# Honda EU3000is low ac voltage



## Sparkenergy (Jan 8, 2014)

I'm new here and looking for advice about a Honda EU3000is that is only putting out 75 - 80V on all the AC receptacles. I'm seeing a steady 59.7 Hz. I'm getting 16V at the DC receptacle. I just went through all of the regular servicing. The troubleshooting section in the shop manual indicates that i should pull a 6-pin wire below the throttle control and check for voltage on the stator and rotor, which i'll do tomorrow. Does anyone have any other suggestions? I'm in a very remote part of northern canada and the internet is my best hope for getting this generator back up and running. None of my LED's or electronics will operate at this low voltage. Thanks in advance for any help.


----------



## Robert Coats (Nov 10, 2011)

Sparkenergy said:


> I'm new here and looking for advice about a Honda EU3000is that is only putting out 75 - 80V on all the AC receptacles.
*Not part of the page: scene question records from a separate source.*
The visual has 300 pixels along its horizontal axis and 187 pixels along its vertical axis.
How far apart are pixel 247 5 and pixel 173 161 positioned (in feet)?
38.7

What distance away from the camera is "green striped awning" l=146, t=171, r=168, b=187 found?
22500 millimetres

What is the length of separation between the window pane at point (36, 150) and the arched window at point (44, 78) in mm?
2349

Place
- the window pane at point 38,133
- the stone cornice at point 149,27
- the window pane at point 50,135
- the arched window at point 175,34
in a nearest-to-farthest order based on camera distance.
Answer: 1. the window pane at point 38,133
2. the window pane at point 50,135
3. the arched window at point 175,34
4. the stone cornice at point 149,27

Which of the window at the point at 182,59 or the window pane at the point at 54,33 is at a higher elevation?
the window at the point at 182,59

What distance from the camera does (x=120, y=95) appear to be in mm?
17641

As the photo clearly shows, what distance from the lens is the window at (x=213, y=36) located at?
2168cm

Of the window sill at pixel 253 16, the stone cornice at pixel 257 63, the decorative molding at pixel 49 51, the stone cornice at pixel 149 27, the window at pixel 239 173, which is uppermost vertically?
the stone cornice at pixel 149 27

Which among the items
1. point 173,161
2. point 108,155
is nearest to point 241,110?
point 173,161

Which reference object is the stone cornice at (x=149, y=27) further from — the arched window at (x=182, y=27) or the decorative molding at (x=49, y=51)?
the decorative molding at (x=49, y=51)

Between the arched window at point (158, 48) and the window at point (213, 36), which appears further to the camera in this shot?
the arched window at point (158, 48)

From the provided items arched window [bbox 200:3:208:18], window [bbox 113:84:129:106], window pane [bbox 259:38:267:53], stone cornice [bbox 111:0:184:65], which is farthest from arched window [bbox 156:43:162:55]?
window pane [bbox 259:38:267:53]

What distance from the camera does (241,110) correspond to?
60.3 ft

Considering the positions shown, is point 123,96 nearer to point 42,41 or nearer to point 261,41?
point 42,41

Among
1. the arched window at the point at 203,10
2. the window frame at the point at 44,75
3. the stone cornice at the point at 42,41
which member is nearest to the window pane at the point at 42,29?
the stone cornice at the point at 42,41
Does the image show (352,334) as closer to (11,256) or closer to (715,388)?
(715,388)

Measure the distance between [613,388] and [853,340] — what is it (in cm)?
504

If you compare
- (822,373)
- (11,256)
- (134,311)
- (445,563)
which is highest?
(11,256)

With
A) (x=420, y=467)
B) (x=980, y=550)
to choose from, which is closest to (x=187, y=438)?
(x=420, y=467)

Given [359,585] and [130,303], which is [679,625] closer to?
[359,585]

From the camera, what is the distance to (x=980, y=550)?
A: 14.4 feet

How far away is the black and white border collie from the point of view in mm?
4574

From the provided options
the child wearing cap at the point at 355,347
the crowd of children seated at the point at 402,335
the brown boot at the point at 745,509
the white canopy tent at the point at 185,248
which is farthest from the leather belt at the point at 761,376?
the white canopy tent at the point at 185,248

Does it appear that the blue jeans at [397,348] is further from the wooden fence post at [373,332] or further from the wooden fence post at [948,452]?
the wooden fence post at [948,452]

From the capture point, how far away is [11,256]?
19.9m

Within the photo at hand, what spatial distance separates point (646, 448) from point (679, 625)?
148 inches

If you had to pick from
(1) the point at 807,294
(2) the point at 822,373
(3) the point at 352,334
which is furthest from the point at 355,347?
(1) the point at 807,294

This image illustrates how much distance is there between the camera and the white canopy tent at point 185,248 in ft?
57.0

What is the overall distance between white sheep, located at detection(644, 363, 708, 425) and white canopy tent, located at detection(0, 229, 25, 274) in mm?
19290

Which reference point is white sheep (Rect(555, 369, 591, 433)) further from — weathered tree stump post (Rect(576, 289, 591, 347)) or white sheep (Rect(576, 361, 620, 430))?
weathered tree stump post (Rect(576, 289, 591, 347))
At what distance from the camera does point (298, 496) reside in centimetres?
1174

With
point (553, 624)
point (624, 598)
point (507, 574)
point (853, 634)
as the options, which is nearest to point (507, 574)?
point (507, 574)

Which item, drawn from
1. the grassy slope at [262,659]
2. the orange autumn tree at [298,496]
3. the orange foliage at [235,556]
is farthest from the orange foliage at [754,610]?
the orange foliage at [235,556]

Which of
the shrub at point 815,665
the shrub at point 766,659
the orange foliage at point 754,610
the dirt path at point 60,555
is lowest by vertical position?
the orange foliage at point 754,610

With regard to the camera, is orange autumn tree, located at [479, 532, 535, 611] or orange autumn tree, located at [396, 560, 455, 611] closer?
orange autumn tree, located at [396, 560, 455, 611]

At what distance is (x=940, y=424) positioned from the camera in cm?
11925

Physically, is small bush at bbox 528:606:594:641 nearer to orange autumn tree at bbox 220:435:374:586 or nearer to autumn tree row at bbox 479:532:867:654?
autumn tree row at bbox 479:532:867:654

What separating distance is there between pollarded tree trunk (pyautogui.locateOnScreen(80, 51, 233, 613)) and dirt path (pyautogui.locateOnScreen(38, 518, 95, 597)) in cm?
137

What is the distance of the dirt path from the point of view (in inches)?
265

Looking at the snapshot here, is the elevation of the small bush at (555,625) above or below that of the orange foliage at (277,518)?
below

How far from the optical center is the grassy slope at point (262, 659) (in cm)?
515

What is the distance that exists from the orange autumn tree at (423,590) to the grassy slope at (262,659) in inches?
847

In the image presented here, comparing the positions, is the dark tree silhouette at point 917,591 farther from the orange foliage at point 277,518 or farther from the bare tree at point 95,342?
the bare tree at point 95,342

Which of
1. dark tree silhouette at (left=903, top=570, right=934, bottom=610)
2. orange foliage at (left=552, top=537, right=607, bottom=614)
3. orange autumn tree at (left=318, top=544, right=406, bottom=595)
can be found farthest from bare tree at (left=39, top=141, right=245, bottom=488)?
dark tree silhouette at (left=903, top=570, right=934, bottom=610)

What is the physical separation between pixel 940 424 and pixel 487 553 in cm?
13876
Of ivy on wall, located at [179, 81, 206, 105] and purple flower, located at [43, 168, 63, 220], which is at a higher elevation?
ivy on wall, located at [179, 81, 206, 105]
I'm seeing a steady 59.7 Hz. I'm getting 16V at the DC receptacle. I just went through all of the regular servicing. The troubleshooting section in the shop manual indicates that i should pull a 6-pin wire below the throttle control and check for voltage on the stator and rotor, which i'll do tomorrow. Does anyone have any other suggestions? I'm in a very remote part of northern canada and the internet is my best hope for getting this generator back up and running. None of my LED's or electronics will operate at this low voltage. Thanks in advance for any help.


You're doing it right by having the shop manual. Follow the troubleshooting procedures carefully, and record your measurements. It is a simple process if you take your time and follow the procedures exactly. 

Do you know if this is a USA or Canada-spec EU3000is? You can tell by the labels: English only (USA models) or English & French (Canada model). I only ask because there are some features that are different between the two, but I believe the troubleshooting procedures are the same.


----------